EXERCISE OBJECTIVE:
Render the material below as a numbered list with each line as its own entry, and drop the blank lines.

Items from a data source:
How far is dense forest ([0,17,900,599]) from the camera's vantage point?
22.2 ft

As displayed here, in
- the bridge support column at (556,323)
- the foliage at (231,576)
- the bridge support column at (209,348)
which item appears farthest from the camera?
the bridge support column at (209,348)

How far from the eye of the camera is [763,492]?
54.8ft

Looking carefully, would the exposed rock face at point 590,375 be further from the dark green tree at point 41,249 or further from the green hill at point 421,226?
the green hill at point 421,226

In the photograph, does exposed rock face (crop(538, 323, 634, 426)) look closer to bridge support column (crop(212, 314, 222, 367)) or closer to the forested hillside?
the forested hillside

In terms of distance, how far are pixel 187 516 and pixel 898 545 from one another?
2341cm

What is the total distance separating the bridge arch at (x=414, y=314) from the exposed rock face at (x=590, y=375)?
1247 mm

SOLUTION TO THIS PROBLEM:
1. How far is dense forest ([0,17,900,599]) from the camera's vantage point?
2. 22.2 ft
3. As displayed here, in
4. - the bridge support column at (556,323)
5. - the foliage at (231,576)
6. - the bridge support column at (209,348)
7. which item appears farthest from the camera?
8. the bridge support column at (209,348)
9. How far from the eye of the camera is [763,492]?
10. 54.8ft
11. Looking carefully, would the exposed rock face at point 590,375 be further from the dark green tree at point 41,249 or further from the green hill at point 421,226?
12. the green hill at point 421,226
13. In the photograph, does exposed rock face (crop(538, 323, 634, 426)) look closer to bridge support column (crop(212, 314, 222, 367)) or closer to the forested hillside?
14. the forested hillside
15. In terms of distance, how far are pixel 187 516 and pixel 898 545 from one another?
16. 2341cm
17. What is the total distance separating the bridge arch at (x=414, y=314) from the exposed rock face at (x=590, y=375)?
18. 1247 mm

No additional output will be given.